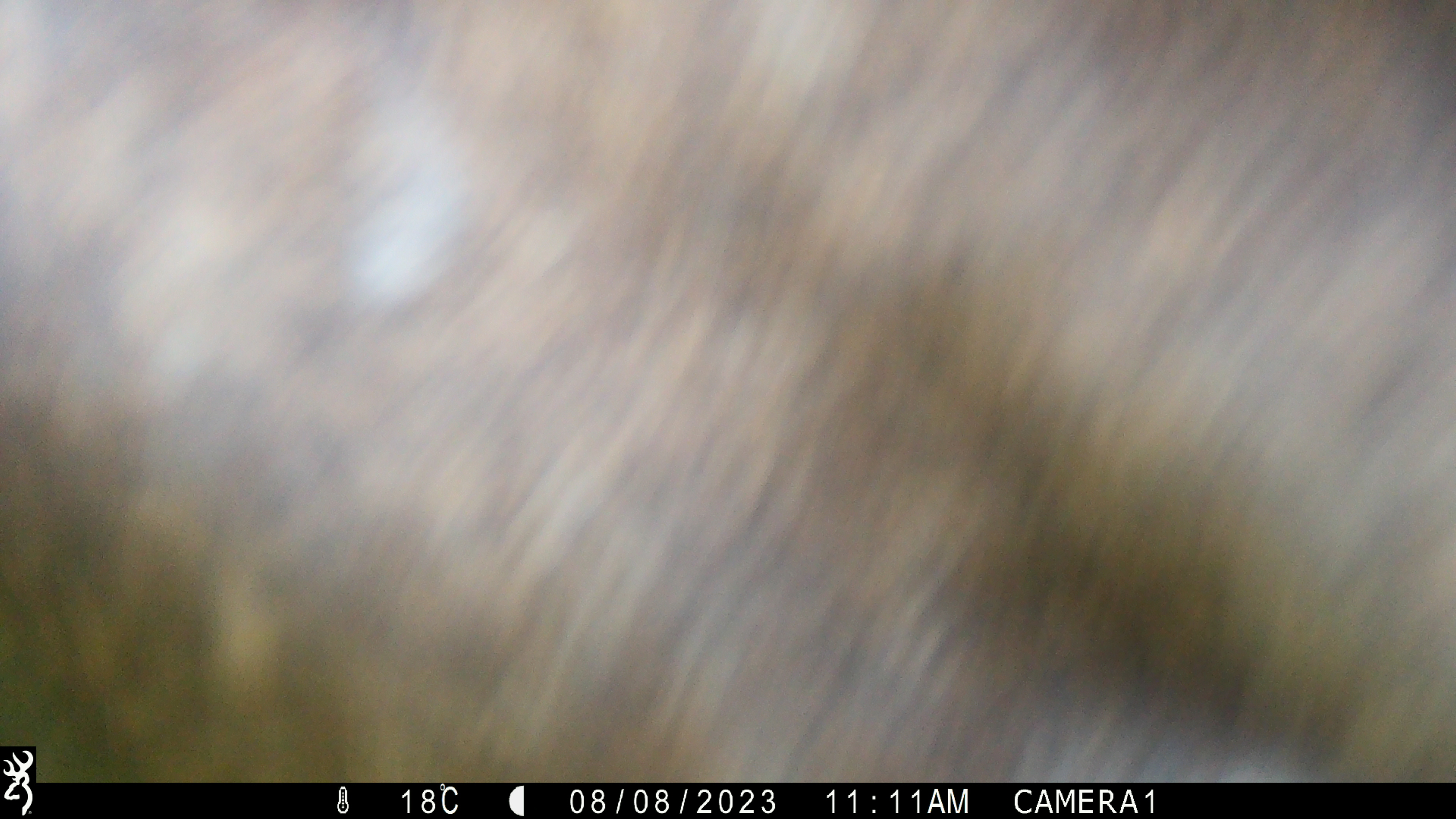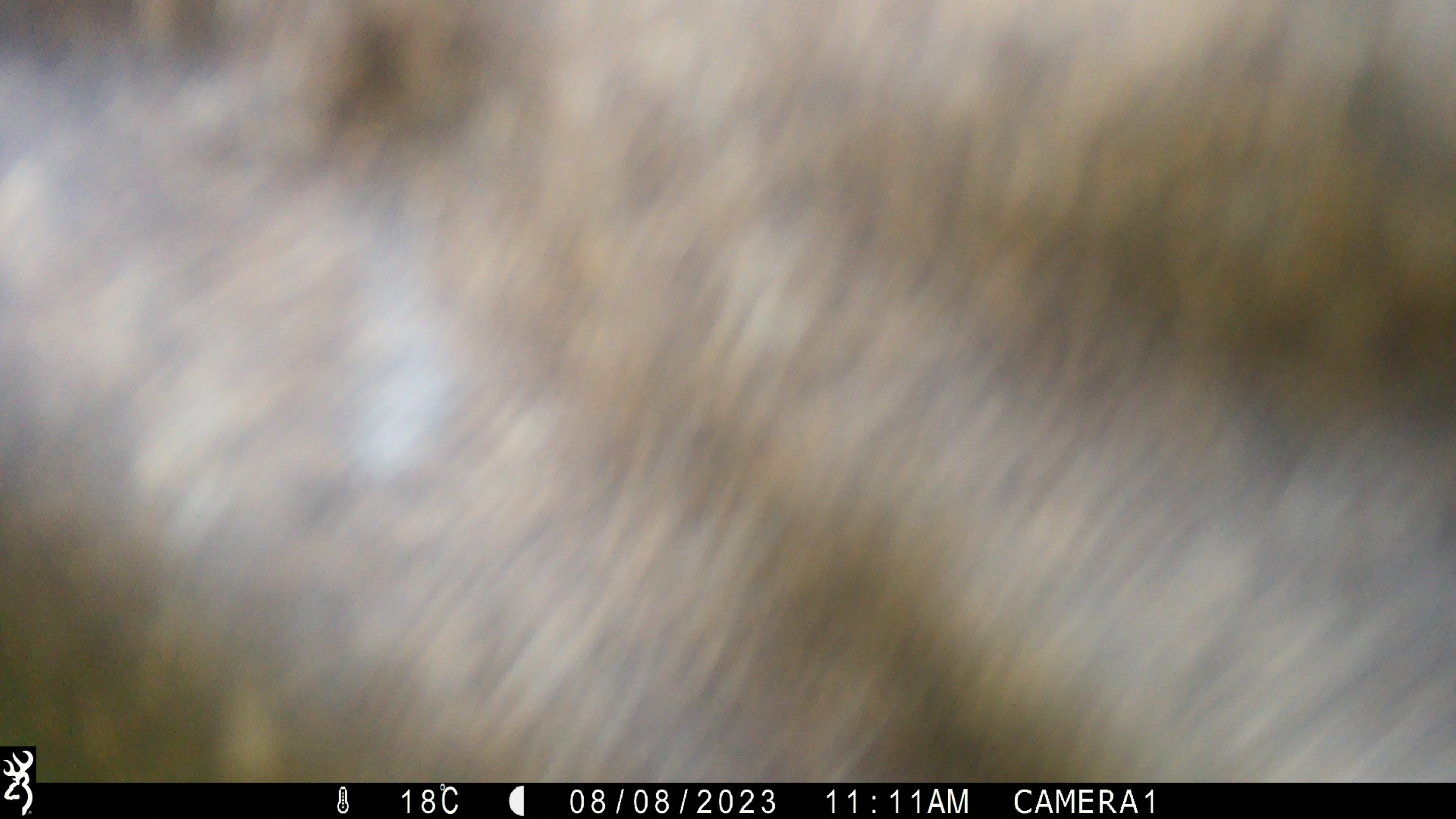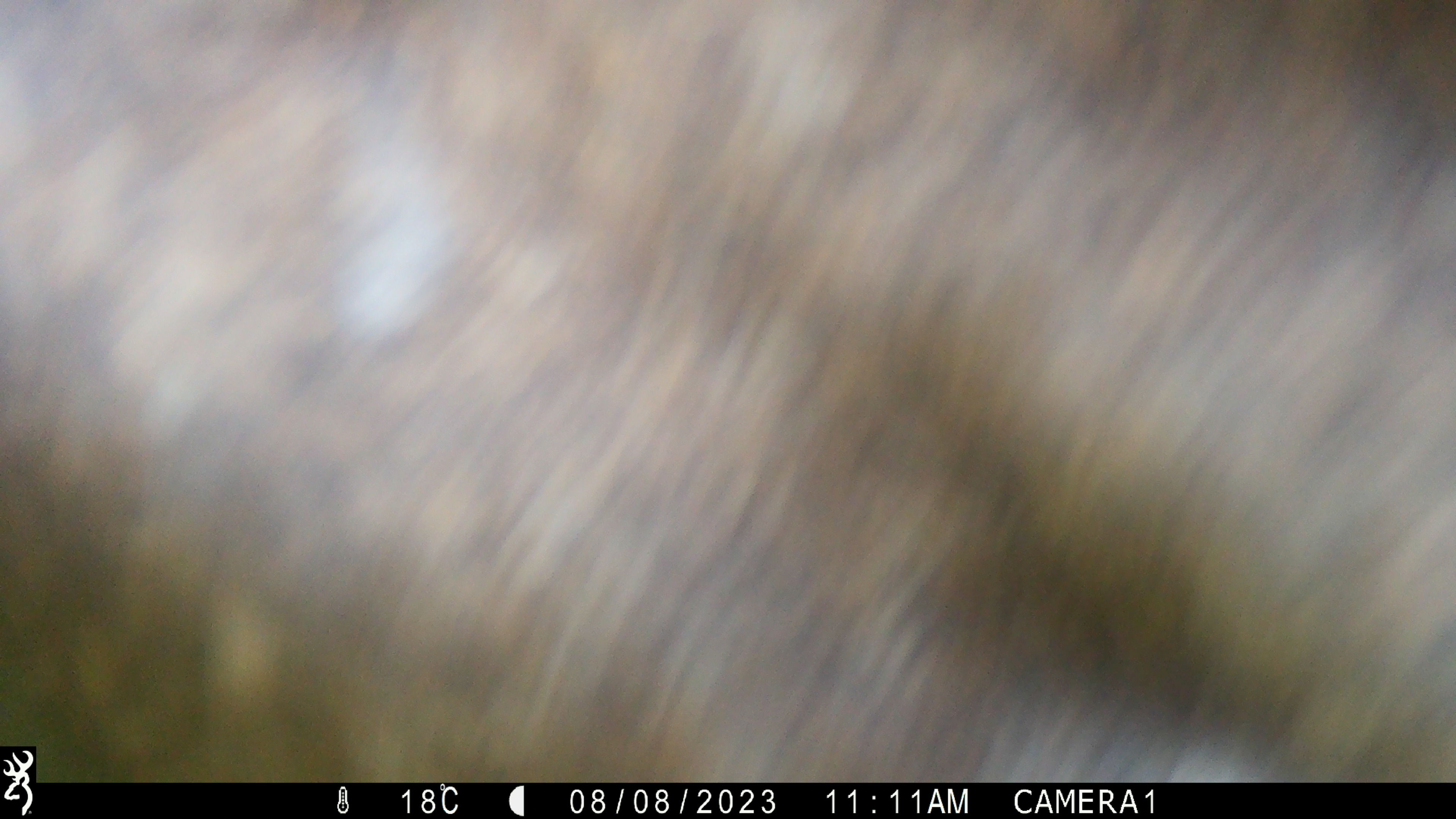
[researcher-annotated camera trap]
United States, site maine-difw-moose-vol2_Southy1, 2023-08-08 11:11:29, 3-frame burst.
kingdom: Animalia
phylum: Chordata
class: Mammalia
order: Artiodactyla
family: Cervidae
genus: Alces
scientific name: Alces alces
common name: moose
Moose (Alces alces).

--

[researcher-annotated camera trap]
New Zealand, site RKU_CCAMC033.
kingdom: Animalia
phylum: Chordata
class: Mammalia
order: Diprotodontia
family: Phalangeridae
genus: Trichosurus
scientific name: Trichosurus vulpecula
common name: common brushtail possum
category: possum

* * *

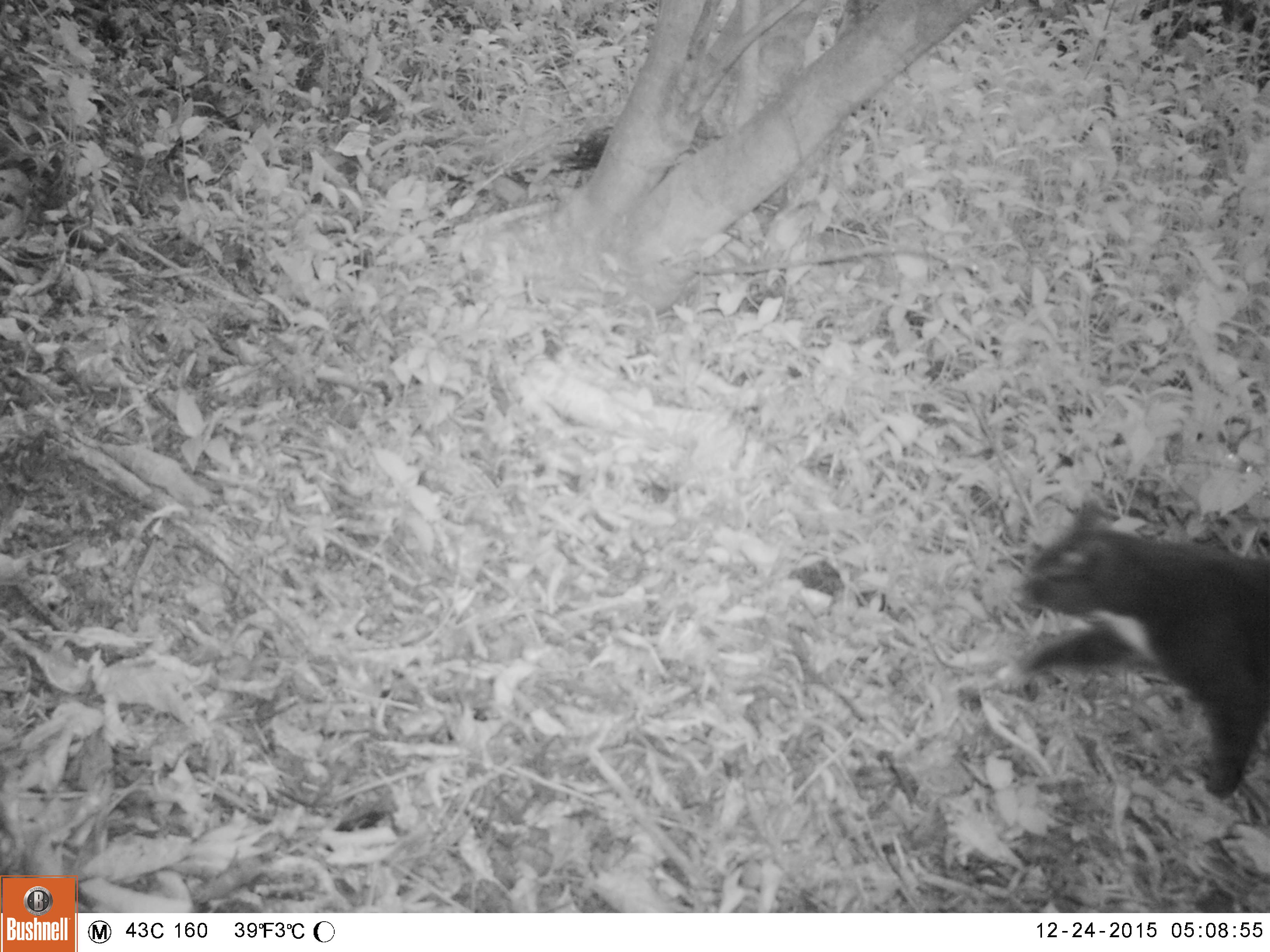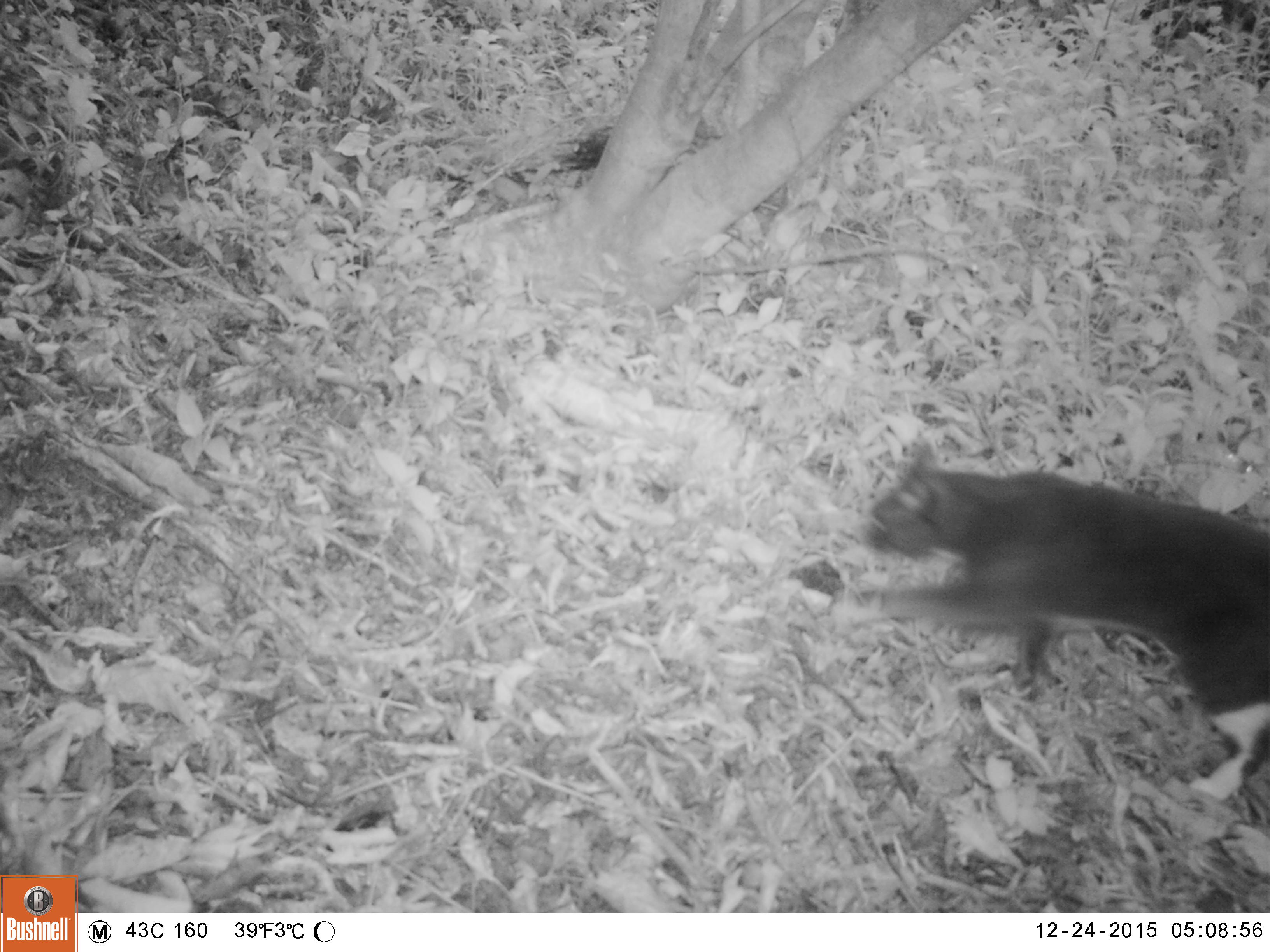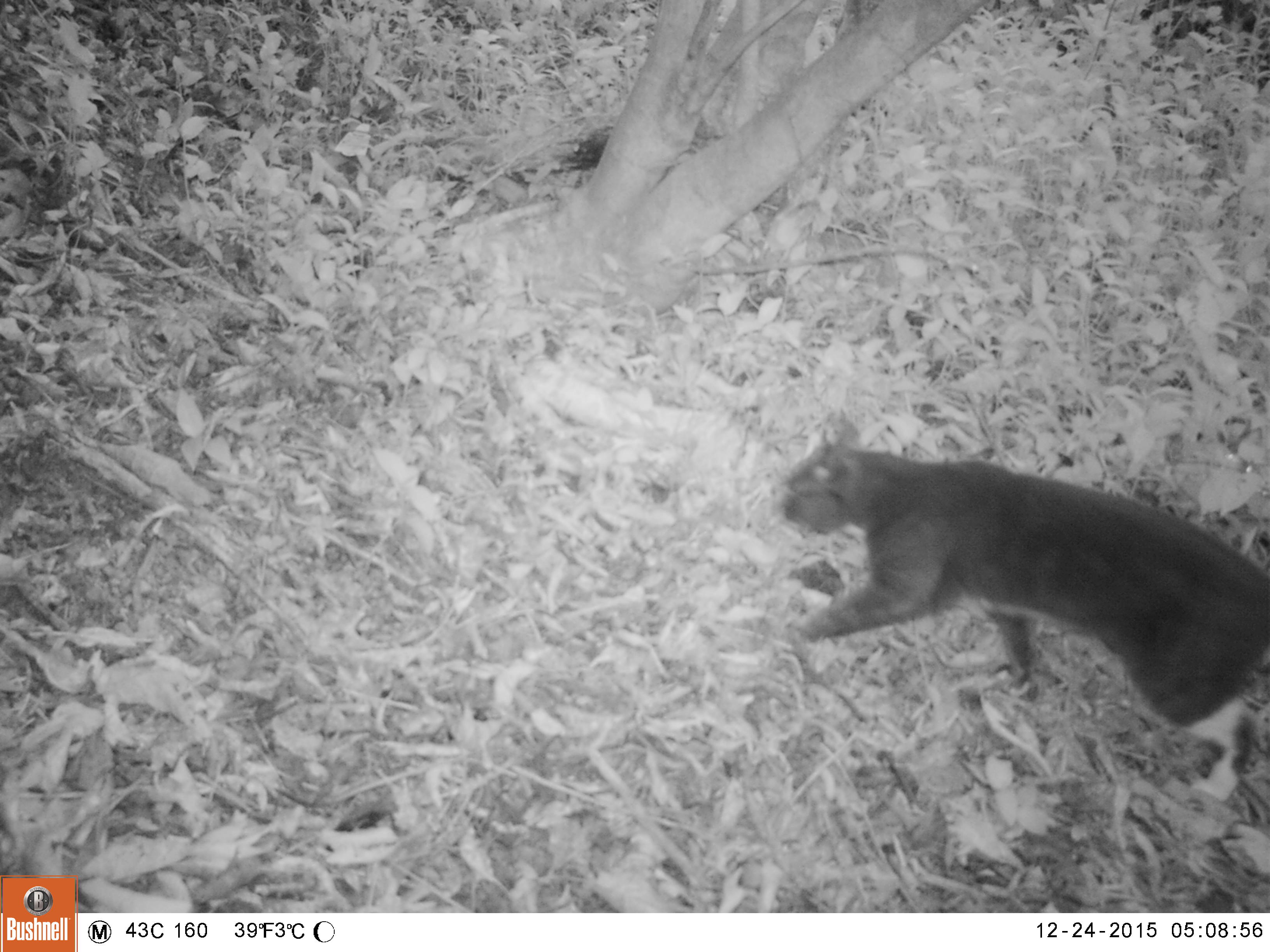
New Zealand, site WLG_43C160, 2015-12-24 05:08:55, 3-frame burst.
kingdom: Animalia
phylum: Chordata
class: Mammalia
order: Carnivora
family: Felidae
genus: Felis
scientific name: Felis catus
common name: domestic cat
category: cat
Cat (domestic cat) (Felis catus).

Required action >>
Your answer should be a single number: how many lines in the data above include "burst"?

Result of the task >>
2